Move Working Code Changes to new GIT Branch without Stashing



If you are like me, you will probably find your self working on the "master" branch of your project most of the time (when you are the sole contributor on a project of course...). Often I start working on an issue that has been raised by my users confident that I can fix it quickly in one go. But I soon discover that it is far more complicated than initially thought and regret not creating a new "issue branch" to work off (so my master branch is clean and the commits are atomic to features/issues I'm working on)

I often face this workflow problem when I'm working on my open source project React Stepzilla for example.

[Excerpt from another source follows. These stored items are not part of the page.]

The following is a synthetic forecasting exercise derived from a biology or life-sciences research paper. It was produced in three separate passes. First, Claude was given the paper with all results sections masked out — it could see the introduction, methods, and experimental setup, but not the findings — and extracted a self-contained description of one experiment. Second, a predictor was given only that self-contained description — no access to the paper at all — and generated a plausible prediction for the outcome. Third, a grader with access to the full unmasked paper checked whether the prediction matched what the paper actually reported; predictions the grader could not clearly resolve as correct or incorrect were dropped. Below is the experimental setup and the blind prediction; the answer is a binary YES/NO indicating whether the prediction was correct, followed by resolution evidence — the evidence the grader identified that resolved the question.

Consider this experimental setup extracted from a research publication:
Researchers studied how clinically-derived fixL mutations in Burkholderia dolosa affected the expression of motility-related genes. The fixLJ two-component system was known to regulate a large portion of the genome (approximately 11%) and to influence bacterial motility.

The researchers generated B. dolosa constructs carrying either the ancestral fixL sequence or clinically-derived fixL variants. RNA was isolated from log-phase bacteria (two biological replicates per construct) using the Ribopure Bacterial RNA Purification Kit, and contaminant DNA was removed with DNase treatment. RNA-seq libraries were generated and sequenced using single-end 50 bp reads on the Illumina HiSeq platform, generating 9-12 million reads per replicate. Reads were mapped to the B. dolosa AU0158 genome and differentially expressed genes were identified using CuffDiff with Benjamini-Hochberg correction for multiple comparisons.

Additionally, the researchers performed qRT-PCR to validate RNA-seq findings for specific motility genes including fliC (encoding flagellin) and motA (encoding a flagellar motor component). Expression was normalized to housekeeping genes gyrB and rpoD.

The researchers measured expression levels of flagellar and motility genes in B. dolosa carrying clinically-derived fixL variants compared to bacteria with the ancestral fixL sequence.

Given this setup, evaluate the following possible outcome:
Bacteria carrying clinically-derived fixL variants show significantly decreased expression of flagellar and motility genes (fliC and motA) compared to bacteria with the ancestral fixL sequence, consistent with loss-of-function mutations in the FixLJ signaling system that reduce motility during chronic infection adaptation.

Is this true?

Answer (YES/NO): NO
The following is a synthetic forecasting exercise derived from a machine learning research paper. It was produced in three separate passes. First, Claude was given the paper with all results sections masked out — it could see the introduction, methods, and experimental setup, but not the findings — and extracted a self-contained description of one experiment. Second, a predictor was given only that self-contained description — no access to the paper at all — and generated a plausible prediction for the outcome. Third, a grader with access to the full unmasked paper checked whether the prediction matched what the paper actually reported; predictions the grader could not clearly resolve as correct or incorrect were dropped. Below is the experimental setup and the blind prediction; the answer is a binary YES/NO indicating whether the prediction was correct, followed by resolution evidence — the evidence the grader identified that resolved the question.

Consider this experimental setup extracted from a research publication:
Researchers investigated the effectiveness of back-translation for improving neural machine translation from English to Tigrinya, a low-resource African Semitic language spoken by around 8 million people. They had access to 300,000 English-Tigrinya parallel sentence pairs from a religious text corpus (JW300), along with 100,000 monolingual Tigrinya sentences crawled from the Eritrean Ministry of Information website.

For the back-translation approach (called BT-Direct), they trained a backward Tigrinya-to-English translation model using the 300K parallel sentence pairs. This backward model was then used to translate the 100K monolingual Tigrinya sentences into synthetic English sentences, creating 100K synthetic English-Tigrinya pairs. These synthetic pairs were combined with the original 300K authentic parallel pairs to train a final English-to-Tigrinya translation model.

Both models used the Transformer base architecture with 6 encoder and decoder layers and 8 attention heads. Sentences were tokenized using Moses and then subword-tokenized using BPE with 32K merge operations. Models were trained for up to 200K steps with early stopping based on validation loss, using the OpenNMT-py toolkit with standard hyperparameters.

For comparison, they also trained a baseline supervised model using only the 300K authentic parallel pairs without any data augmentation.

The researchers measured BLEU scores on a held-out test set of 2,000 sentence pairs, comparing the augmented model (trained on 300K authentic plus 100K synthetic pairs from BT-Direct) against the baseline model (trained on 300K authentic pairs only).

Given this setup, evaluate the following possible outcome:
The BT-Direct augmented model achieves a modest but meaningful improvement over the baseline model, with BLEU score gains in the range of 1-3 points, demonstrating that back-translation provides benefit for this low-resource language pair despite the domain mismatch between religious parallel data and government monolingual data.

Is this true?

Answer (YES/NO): NO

Here is what I do now when I come across this GIT workflow problem:

  • Locally on my computer I've checked out "master" and I'm working on a new github issue with id 27 (for e.g)
  • I modify multiple files trying to fix the issue
  • I then discover that I'm not going to be able to complete the fix easily and regret not creating a new issue branch "issue-27"
  • Running "git status" shows me all my changes so far to the "master" branch
  • I then run "git checkout -b issue-27". This will create a new branch called issue-27 with all your local changes.
  • I'm now in a new local branch called "issue-27"
  • I continue my work and stop for the moment, I then add my code via "git add -A" and commit it using "git commit -m 'Working on #27'" (putting the #27 here makes the code change referenced in the github issue, which is nice...)
  • I then push the new branch to origin and track it "git push -u origin issue-27"
  • If you checkout master now and run "git status" you will notice that the changes are not longer "pending" here and your master is clean.
  • Once you are done with your work on the "issue-27" branch, then your can merge the changes into "master" via a github "pull request" or locally and then delete the "issue-27" branch.